Interlude

Published at 09:53 24 Nov 2017 by

The fuel oil market is caught up in a soft patch. Supplies are not giving up any significant ground in key producing regions, as refiners maximise runs to capture still-strong margins, and the seasonal wind-down in maintenance from end-November will do nothing to alter this picture. September saw Asian fuel oil supply surge by 0.13 mb/d y/y and European supplies jump by 43 thousand b/d y/y, driven by rising refinery runs.

In the short term, the demand side of the equation is also facing some unexpected complications. Low-viscosity fuel oil should be strong at this time of year, as weather effects kick in, but a smog-related crackdown on thermal power generation in Pakistan, combined with hefty nuclear restarts in Japan, South Korea and Taiwan over the course of the year, has cut deeply into utility demand, causing unseasonal weakness in the Singapore viscosity spread.

Surging Middle Eastern supplies have added to the 180 cst weakness. Exports from the Middle East to Singapore have almost doubled y/y to 2 Mt since the start of Q4 17 as cooling demand in the region seasonally winds down. Domestic demand in Iraq has been particularly weak, owing to increased gas supplies from Iran—which are set to continue. Fujairah bunker demand has suffered from the flare-up in tensions between Qatar and its GCC neighbours.

But this short-term softness risks distracting from much stronger Q1 18 fundamentals.

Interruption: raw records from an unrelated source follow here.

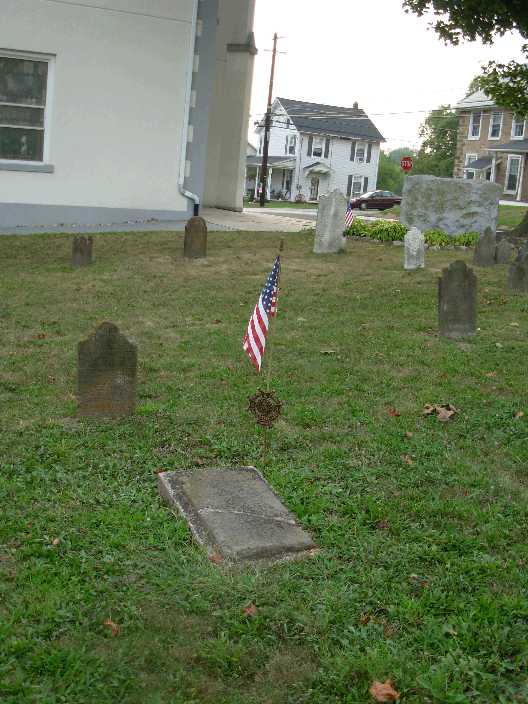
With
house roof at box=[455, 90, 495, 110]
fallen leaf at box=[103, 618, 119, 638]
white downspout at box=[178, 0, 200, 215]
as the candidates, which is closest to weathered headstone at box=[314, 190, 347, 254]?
white downspout at box=[178, 0, 200, 215]

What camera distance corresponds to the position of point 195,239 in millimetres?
14594

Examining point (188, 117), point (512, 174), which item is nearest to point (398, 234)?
point (188, 117)

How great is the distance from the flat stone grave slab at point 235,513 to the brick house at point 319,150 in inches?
2482

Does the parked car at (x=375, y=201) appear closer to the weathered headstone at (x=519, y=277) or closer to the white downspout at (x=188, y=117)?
the white downspout at (x=188, y=117)

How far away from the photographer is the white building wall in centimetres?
1680

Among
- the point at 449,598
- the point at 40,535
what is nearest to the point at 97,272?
the point at 40,535

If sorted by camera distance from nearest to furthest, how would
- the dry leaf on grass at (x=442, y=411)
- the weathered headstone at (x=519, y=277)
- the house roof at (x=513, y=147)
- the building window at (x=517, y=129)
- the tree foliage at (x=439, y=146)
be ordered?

There is little or no spare capacity capable of being brought online to offset the sharp upswing in maintenance from January, while Russian and Latin American supplies will be substantially lower y/y. A new 50 thousand b/d coker in Belgium and hefty Middle East turnarounds will also make themselves felt.

The demand side is not all doom and gloom either. The macroeconomic factors underpinning bunker demand are becoming more entrenched, leading to an acceleration in the pace of growth in seaborne trade. Net tonnage transiting the Suez and Panama canals is booming, and cargo volumes handled by the big European ports are on the rise. The key Asian hubs continue to hold up well—Hong Kong bunker demand grew by 14.7% in September.

There are also still some pockets of strength in the utility sector, albeit mainly in the Middle East. Saudi Arabian fuel oil demand rebounded in September, flipping the country into a net importer of fuel oil. The decision to quickly close its 80 thousand b/d Jeddah refinery will tighten balances further. Kuwait also expects to be a net importer of fuel oil in 2018, due to the closure of the 0.2 mb/d Shuaiba refinery and the downtime associated with its Clean Fuels Project.

The bulk of autumn maintenance will soon be behind us, and existing plants are already running at extraordinarily high rates, so fuel oil supply will likely peak in December. There is only limited new refining capacity slated to come online in H1 18, beyond capacity creep and the 0.2 mb/d Nghi Son plant in Vietnam. Demand could post an 84 thousand b/d y/y decline in Q1 18, but supplies will be considerably tighter, falling by 0.43 mb/d y/y, tightening Q1 18 balances by 0.3 mb/d y/y—just before Middle Eastern demand seasonally picks up in Q2 18 for replenishment of stocks before Ramadan. So fuel oil’s current soft patch is not set to last long.